Recorded data:
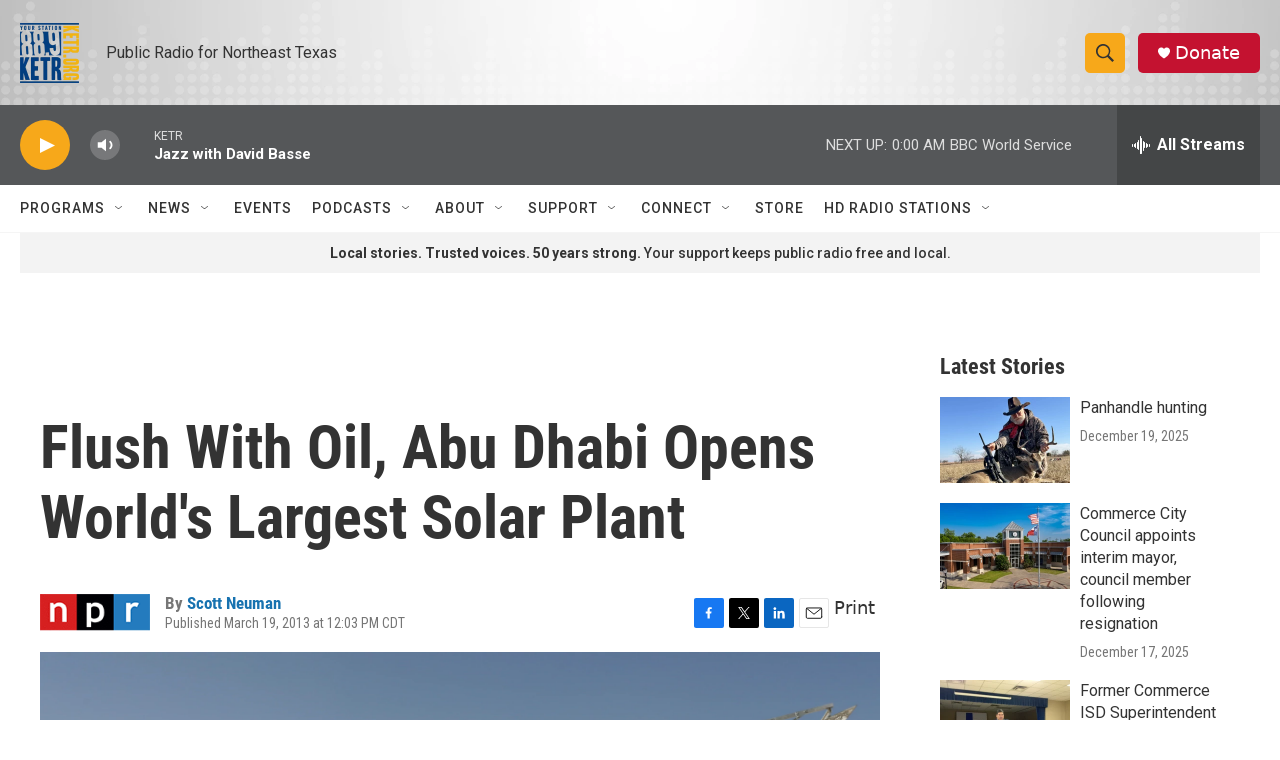

--- FILE ---
content_type: text/html; charset=utf-8
request_url: https://www.google.com/recaptcha/api2/aframe
body_size: 269
content:
<!DOCTYPE HTML><html><head><meta http-equiv="content-type" content="text/html; charset=UTF-8"></head><body><script nonce="nFGzXAnxfUhKufZuGLGCrQ">/** Anti-fraud and anti-abuse applications only. See google.com/recaptcha */ try{var clients={'sodar':'https://pagead2.googlesyndication.com/pagead/sodar?'};window.addEventListener("message",function(a){try{if(a.source===window.parent){var b=JSON.parse(a.data);var c=clients[b['id']];if(c){var d=document.createElement('img');d.src=c+b['params']+'&rc='+(localStorage.getItem("rc::a")?sessionStorage.getItem("rc::b"):"");window.document.body.appendChild(d);sessionStorage.setItem("rc::e",parseInt(sessionStorage.getItem("rc::e")||0)+1);localStorage.setItem("rc::h",'1766636224862');}}}catch(b){}});window.parent.postMessage("_grecaptcha_ready", "*");}catch(b){}</script></body></html>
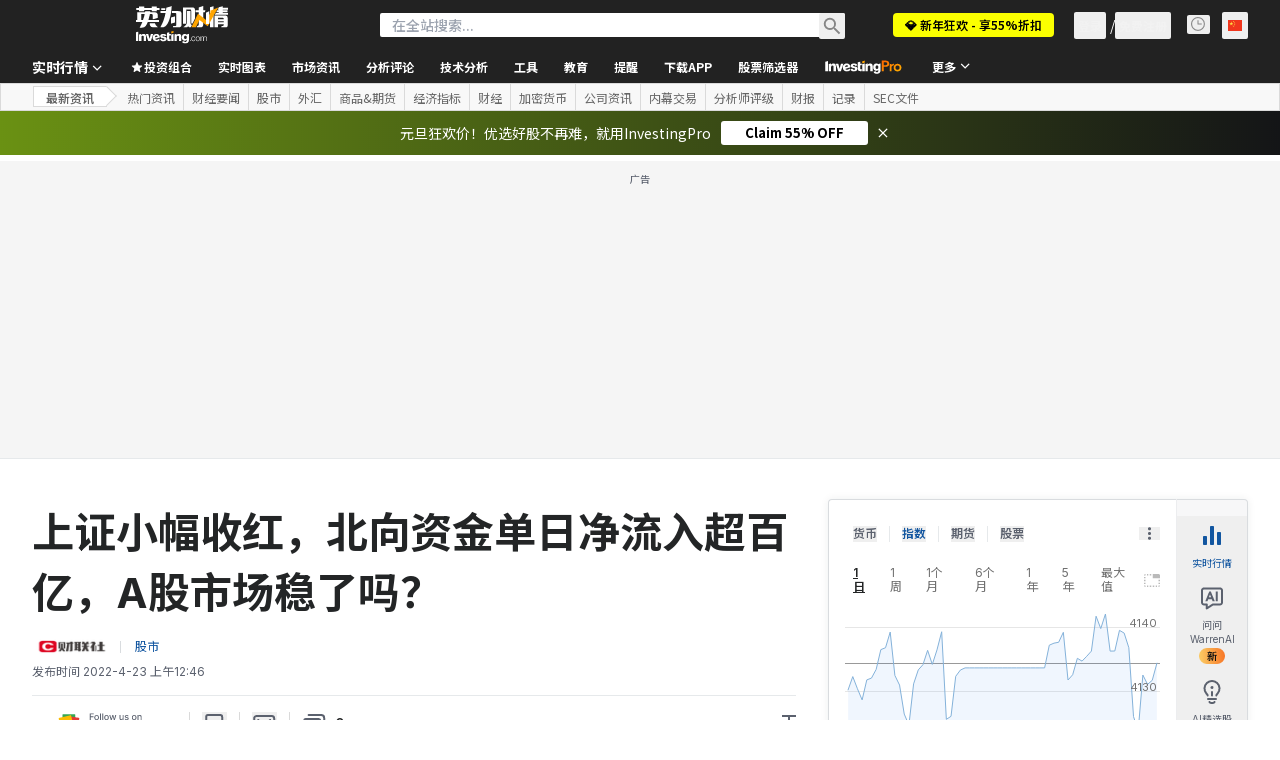

--- FILE ---
content_type: application/javascript
request_url: https://promos.investing.com/eu-a4flkt7l2b/z9gd/9a63d23b-49c1-4335-b698-e7f3ab10af6c/cn.investing.com/jsonp/z?cb=1769253356304&callback=__dgoqg87l1xc26e
body_size: 714
content:
__dgoqg87l1xc26e({"ts":1769253356770.0,"geo":{"zipcode":"43215","region_name":"Ohio","country_name":"United States","region_code":"OH","continent_name":"North America","country_code":"US","continent_code":"NA","city":"Columbus","ip":"3.146.37.86","latitude":39.9625,"time_zone":"America/New_York","metro_code":535,"longitude":-83.0061},"success":true,"da":"bg*br*al|Apple%bt*bm*bs*cb*bu*dl$0^j~m|131.0.0.0%v~d~f~primarySoftwareType|Robot%s~r~dg*e~b~dq*z|Blink%cn*ds*ba*ch*cc*n|Chrome%t~bl*ac~aa~g~y|macOS%ce*ah~bq*bd~dd*cq$0^cl*df*bp*ad|Desktop%bh*c~dc*dn*bi*ae~ci*cx*p~bk*de*bc*i~h|10.15.7%cd*w~cu*ck*l~u~partialIdentification*af~bz*db*ab*q~a*cp$0^dh*k|Apple%cr*ag|-","rand":722762});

_WHAT IS REQUIRED_
In the data above, find each line where the string "html" appears, then copy it.

_EXERCISE RESULT_
content_type: text/html; charset=utf-8
<!DOCTYPE HTML><html><head><meta http-equiv="content-type" content="text/html; charset=UTF-8"></head><body><script nonce="nFGzXAnxfUhKufZuGLGCrQ">/** Anti-fraud and anti-abuse applications only. See google.com/recaptcha */ try{var clients={'sodar':'https://pagead2.googlesyndication.com/pagead/sodar?'};window.addEventListener("message",function(a){try{if(a.source===window.parent){var b=JSON.parse(a.data);var c=clients[b['id']];if(c){var d=document.createElement('img');d.src=c+b['params']+'&rc='+(localStorage.getItem("rc::a")?sessionStorage.getItem("rc::b"):"");window.document.body.appendChild(d);sessionStorage.setItem("rc::e",parseInt(sessionStorage.getItem("rc::e")||0)+1);localStorage.setItem("rc::h",'1766636224862');}}}catch(b){}});window.parent.postMessage("_grecaptcha_ready", "*");}catch(b){}</script></body></html>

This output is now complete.